TEKS BACAAN.
========================================================================

Inilah Sikap PBB Mengenai Teror Komandan al-Quds IRGC
Presiden Amerika Serikat Donald Trump dalam sebuah kejahatan dan tindakan ilegal, memerintahkan pembunuhan Komandan Pasukan Quds IRGC, Letnan Jenderal Qasem Soleimani dan Wakil Komandan Hashd al-Shaabi Irak, Abu Mahdi al-Muhandis serta rombongan mereka di Bandara Internasional Baghdad pada 3 Januari 2020.
Kejahatan AS ini merupakan contoh nyata dari terorisme negara dan sebuah tindakan yang belum pernah terjadi sebelumnya. Aksi barbar ini mendapat banyak kritik dan kecaman dari seluruh dunia. Pelapor Khusus PBB, Agnes Callamard dalam sebuah laporan pada 7 Juli 2020 menyebut pembunuhan Letjen Soleimani oleh AS sebagai tindakan ilegal dan sewenang-wenang menurut hukum internasional.
“Tidak ada bukti yang diberikan bahwa Jenderal Soleimani secara khusus merencanakan serangan segera terhadap kepentingan AS, khususnya di Irak sehingga tindakan segera diperlukan dan dapat dibenarkan,” ujarnya.
Mengenai eksekusi di luar hukum, aksi tergesa-gesa atau sewenang-wenang, Callamard menegaskan kami tidak menemukan bukti apapun untuk membenarkan klaim AS. “Karena serangan Januari di Baghdad terjadi tanpa persetujuan Irak, ini juga melanggar kedaulatan Irak,” tegasnya.
Pelapor Khusus PBB ini menandaskan serangan AS di Irak melanggar Piagam PBB yang melarang ancaman atau penggunaan kekuatan. Dia menyerukan kepada semua anggota untuk menghormati kedaulatan, integritas wilayah, dan independensi politik negara-negara lain.
Dalam laporannya, Callamard menyerukan pembatasan baru seputar penggunaan pesawat tanpa awak (drone), dan mengatakan kombinasi efisiensi dan teknologi canggih menimbulkan pertanyaan moral dan hukum yang rumit yang belum dijawab oleh komunitas internasional.
Laporan Callamard mendapat tanggapan keras dari pemerintah AS. Juru bicara Departemen Luar Negeri AS Morgan Ortagus dalam sebuah statemen pada 8 Juli, dengan nada marah mengkritik laporan PBB yang menyebut pembunuhan Letjen Soleimani sebagai tindakan ilegal.
Callamard dalam sebuah wawancara eksklusif dengan televisi Al Mayadeen pada 12 Juli, kembali menegaskan bahwa AS telah melanggar Piagam PBB dengan meneror Letjen Soleimani. “Tindakan AS pada Januari 2020 dalam meneror seorang pejabat tinggi sebuah negara di negara ketiga merupakan sebuah perkembangan yang berbahaya di kancah internasional,” jelasnya.

========================================================================

ISI DATASET.
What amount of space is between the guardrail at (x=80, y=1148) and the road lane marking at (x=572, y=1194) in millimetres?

========================================================================

YANG HARUS DIKERJAKAN.
1 > Ketik ulang bagian teks bacaan tentang pembunuhan Soleimani yang dibuka dengan kata-kata yang memuat "Laporan Callamard mendapat" dan ditutup dengan "sebagai tindakan ilegal.".
2 > Sebutkan semua nama orang yang disebut dalam teks bacaan tentang pembunuhan Soleimani.
3 > Teruskan teks bacaan tentang pembunuhan Soleimani mulai dari kalimat sesudah kalimat terakhirnya.

JAWABAN SETIAP TUGAS.
1 >
Laporan Callamard mendapat tanggapan keras dari pemerintah AS. Juru bicara Departemen Luar Negeri AS Morgan Ortagus dalam sebuah statemen pada 8 Juli, dengan nada marah mengkritik laporan PBB yang menyebut pembunuhan Letjen Soleimani sebagai tindakan ilegal.

2 > Donald Trump, Qasem Soleimani, Abu Mahdi al-Muhandis, Agnes Callamard, Morgan Ortagus

3 >
Pelapor Khusus PBB ini menyebut aksi teror itu sebagai pelanggaran terhadap semua prinsip dan mengatakan bahwa AS telah membelokkan definisi "bahaya yang sudah dekat,” dan Letjen Soleimani bahkan bukan bahaya yang sudah dekat sehingga AS perlu mengambil tindakan untuk melawannya.
Ketika ditanya tentang apa yang akan terjadi jika peristiwa yang menimpa Jenderal Soleimani terjadi di Barat? Callamard menuturkan, “Pembunuhan Jenderal Soleimani merupakan sebuah perkembangan penting di ranah hukum internasional dan hubungan internasional. Jika seorang pejabat tinggi dari salah satu negara yang dianggap demokratis dibunuh dengan cara ini, saya pikir kita bisa menganggap negara peneror telah melakukan aksi bermusuhan dan deklarasi perang.”
“Selama empat atau lima tahun terakhir, Jenderal Soleimani memainkan peran efektif dan penting dalam perang menumpas Daesh, yang dianggap oleh Dewan Keamanan PBB sebagai organisasi teroris,” tandasnya.
Berdasarkan keterangan Departemen Pertahanan AS, perintah pembunuhan Syahid Soleimani dikeluarkan oleh Trump. Dia beralasan bahwa Letjen Soleimani datang ke Irak untuk merancang serangan terhadap kepentingan AS di negara itu dan tindakan AS merupakan sebuah aksi pencegahan.
Namun para pejabat tinggi Irak menolak klaim tersebut. Perdana Menteri Irak waktu itu, Adel Abdul Mahdi dalam pertemuan dengan parlemen pada 5 Januari 2020 mengatakan, Letjen Soleimani datang ke Baghdad untuk menyampaikan jawaban Iran kepada surat yang sebelumnya dikirim oleh Arab Saudi.
Pernyataan ini telah menyingkap kebohongan AS dan kemudian sebuah fakta baru menunjukkan bahwa Washington sudah merencanakan pembunuhan Letjen Soleimani sejak tujuh bulan sebelumnya dan menunggu momen yang tepat untuk menjalankan rencana keji ini.
Televisi NBC AS pada 13 Januari lalu melaporkan bahwa Presiden Trump pada Juni 2019 telah mengeluarkan perintah bersyarat untuk meneror Letjen Soleimani.
Setelah drone Global Hawk AS ditembak jatuh oleh sistem pertahanan udara Iran, Trump memberikan perintah bahwa jika serangan pasukan Iran atau kelompok afiliasinya menyebabkan tentara atau warga Amerika tewas, maka Letjen Soleimani akan menjadi target tentara AS.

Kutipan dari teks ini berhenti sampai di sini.